On September 13, 2019, the US Securities and Exchange Commission (SEC) issued a cease-and-desist order against Sridhar Thiruvengadam. 

Thiruvengadam was Chief Operating Officer (COO) of Cognizant Technology Solutions Corporation (CTS) between 2013 and 2016.  In 2016, he was placed on administrative leave, and in 2018 he resigned.  According to the SEC, while serving as COO of CTS, Thiruvengadam—along with two other CTS executives, and an employee of CTS’s Indian subsidiary—participated in a scheme to pay a $2 million bribe to an Indian government official in exchange for a permit to build an office facility in Chennai, India.  Thiruvengadam participated in videoconferences discussing the bribe, raising no objection to the bribe or the proposed method of concealing it through a series of falsified contract change orders.  Thiruvengadam also signed false subcertifications in CTS’s management letters in order to conceal the nature of the corrupt payment.  

Thiruvengadam has agreed to cooperate with the SEC’s investigation (including testifying at trial or other proceedings), to cease and desist from committing or causing further violations of the books and records and internal controls provisions of the FCPA, as well as violations of Exchange Act Rule 13b2-2 (which requires accurate statements in management letters), and to pay a civil money penalty of $50,000.
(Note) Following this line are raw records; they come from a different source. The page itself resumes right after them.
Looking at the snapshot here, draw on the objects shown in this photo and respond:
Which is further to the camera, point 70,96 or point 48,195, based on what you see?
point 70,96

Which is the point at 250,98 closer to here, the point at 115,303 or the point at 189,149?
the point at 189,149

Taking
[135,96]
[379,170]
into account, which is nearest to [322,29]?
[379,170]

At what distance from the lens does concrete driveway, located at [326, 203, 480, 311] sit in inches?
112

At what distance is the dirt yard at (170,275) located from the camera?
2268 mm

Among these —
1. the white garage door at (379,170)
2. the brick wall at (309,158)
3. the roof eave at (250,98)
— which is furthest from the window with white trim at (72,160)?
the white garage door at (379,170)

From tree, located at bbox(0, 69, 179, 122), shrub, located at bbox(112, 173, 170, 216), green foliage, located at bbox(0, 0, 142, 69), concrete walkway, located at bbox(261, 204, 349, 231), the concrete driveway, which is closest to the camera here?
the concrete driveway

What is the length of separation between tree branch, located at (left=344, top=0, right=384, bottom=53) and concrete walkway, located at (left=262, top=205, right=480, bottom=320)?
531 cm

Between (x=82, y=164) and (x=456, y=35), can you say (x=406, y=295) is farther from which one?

CTS settled FCPA antibribery and accounting provisions charges with the SEC in February 2019, agreeing to pay approximately $25 million in fines, disgorgement, and prejudgment interest.  The DOJ declined to prosecute CTS.
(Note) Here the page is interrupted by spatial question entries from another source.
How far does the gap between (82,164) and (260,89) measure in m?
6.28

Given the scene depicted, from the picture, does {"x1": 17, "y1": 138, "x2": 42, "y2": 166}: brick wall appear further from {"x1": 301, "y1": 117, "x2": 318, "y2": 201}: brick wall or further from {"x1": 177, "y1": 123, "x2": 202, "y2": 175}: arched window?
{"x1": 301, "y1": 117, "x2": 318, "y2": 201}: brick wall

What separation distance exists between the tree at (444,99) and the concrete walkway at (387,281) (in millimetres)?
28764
In February 2019, the SEC filed a civil complaint in the District of New Jersey against Gordon Coburn (former CTS President) and Steven Schwartz (former CTS Chief Legal Officer), alleging violations of the FCPA’s anti-bribery and accounting provisions, and of making false statements to auditors.  Also in February 2019, the DOJ indicted Coburn and Schwartz for violations of the FCPA’s anti-bribery and accounting provisions.  Both the DOJ and SEC cases remain ongoing.